日医ニュース
日医ニュース目次 第1137号(平成21年1月20日)

勤務医のページ

平成20年度全国医師会勤務医部会連絡協議会
『「考えよう新しい日本の医療と勤務医の未来」─今こそ求められる医師の団結─』をテーマに

勤務医のページ/平成20年度全国医師会勤務医部会連絡協議会/『「考えよう新しい日本の医療と勤務医の未来」─今こそ求められる医師の団結─』をテーマに(写真) 平成二十年度全国医師会勤務医部会連絡協議会(日医主催,千葉県医師会担当)が,『「考えよう新しい日本の医療と勤務医の未来」─今こそ求められる医師の団結─』をメインテーマとして,昨年十一月二十二日,浦安市内で開催され,全国から三百五十一名の参加者があった.

● 設問
[1] 勤務医部会連絡協議会の記事から、「勤務医のページ/平成20年度」と「百五十一名の参加者があった.」の間を、両端を含めて写してください。
[2] 勤務医部会連絡協議会の記事の最後の段落で、漢数字で書かれている数はどれですか。すべて挙げてください。

● 抜粋データ
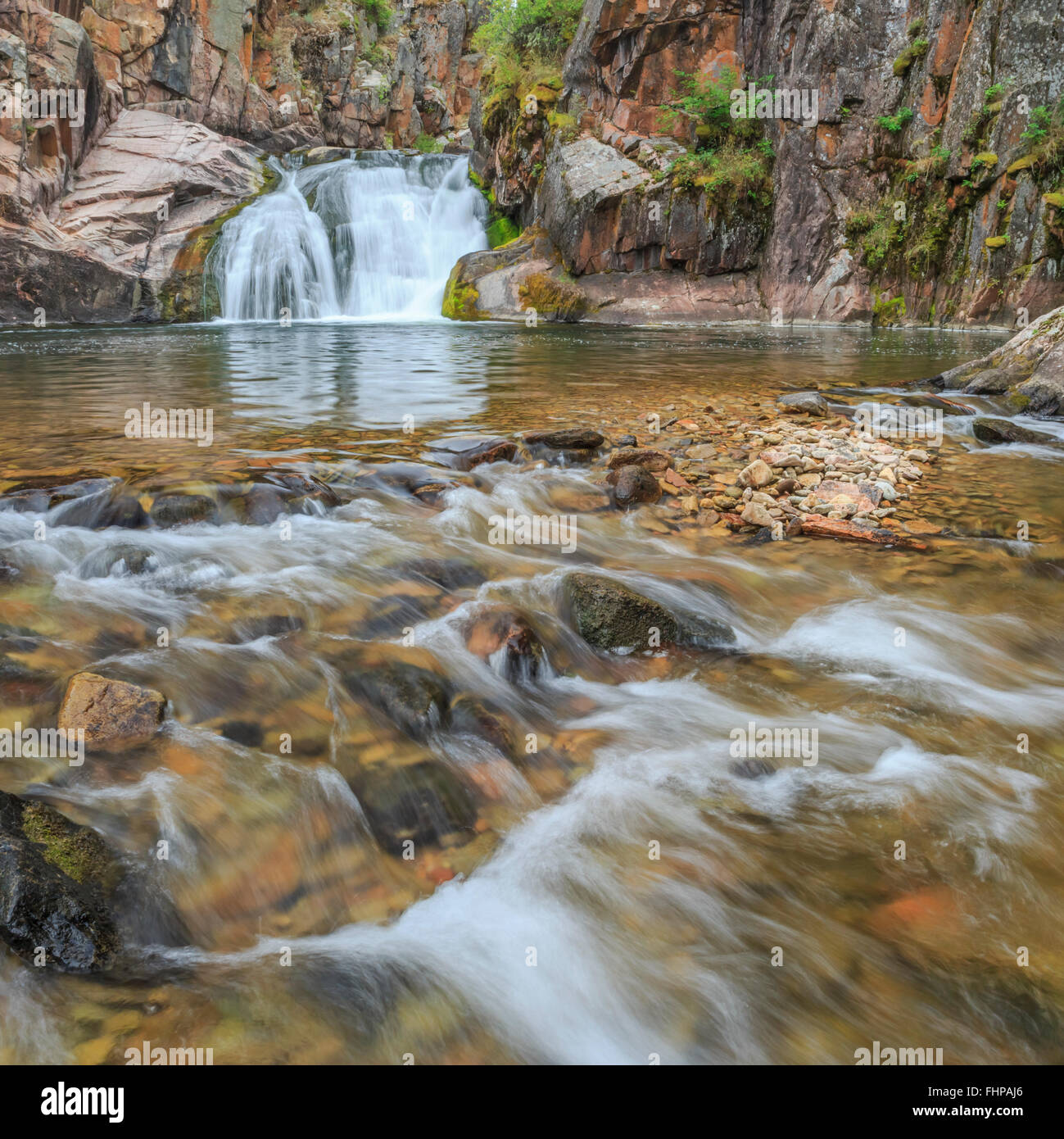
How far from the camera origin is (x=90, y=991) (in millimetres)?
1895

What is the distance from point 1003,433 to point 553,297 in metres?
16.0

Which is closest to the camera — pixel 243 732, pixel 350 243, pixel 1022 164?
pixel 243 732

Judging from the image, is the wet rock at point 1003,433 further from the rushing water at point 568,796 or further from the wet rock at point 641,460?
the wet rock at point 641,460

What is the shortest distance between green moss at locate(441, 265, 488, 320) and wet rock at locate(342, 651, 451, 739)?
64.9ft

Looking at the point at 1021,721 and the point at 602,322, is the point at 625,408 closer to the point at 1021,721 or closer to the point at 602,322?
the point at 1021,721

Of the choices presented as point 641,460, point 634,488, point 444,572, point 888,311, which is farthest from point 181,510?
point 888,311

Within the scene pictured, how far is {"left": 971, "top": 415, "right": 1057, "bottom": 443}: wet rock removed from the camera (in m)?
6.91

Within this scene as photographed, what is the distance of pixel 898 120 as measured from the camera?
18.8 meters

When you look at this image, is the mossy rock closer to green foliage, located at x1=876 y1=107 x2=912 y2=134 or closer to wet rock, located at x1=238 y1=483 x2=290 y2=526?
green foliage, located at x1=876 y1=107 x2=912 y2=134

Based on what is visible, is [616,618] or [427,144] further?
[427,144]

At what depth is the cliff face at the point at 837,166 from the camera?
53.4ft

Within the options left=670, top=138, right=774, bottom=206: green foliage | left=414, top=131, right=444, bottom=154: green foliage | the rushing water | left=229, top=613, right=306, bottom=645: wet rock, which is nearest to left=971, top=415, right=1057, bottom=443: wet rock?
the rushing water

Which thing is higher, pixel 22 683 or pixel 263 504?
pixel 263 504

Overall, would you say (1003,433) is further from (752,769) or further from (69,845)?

● 解答
[1]
勤務医のページ/平成20年度全国医師会勤務医部会連絡協議会/『「考えよう新しい日本の医療と勤務医の未来」─今こそ求められる医師の団結─』をテーマに(写真) 平成二十年度全国医師会勤務医部会連絡協議会(日医主催,千葉県医師会担当)が,『「考えよう新しい日本の医療と勤務医の未来」─今こそ求められる医師の団結─』をメインテーマとして,昨年十一月二十二日,浦安市内で開催され,全国から三百五十一名の参加者があった.

[2] 二十、十一、二十二、三百五十一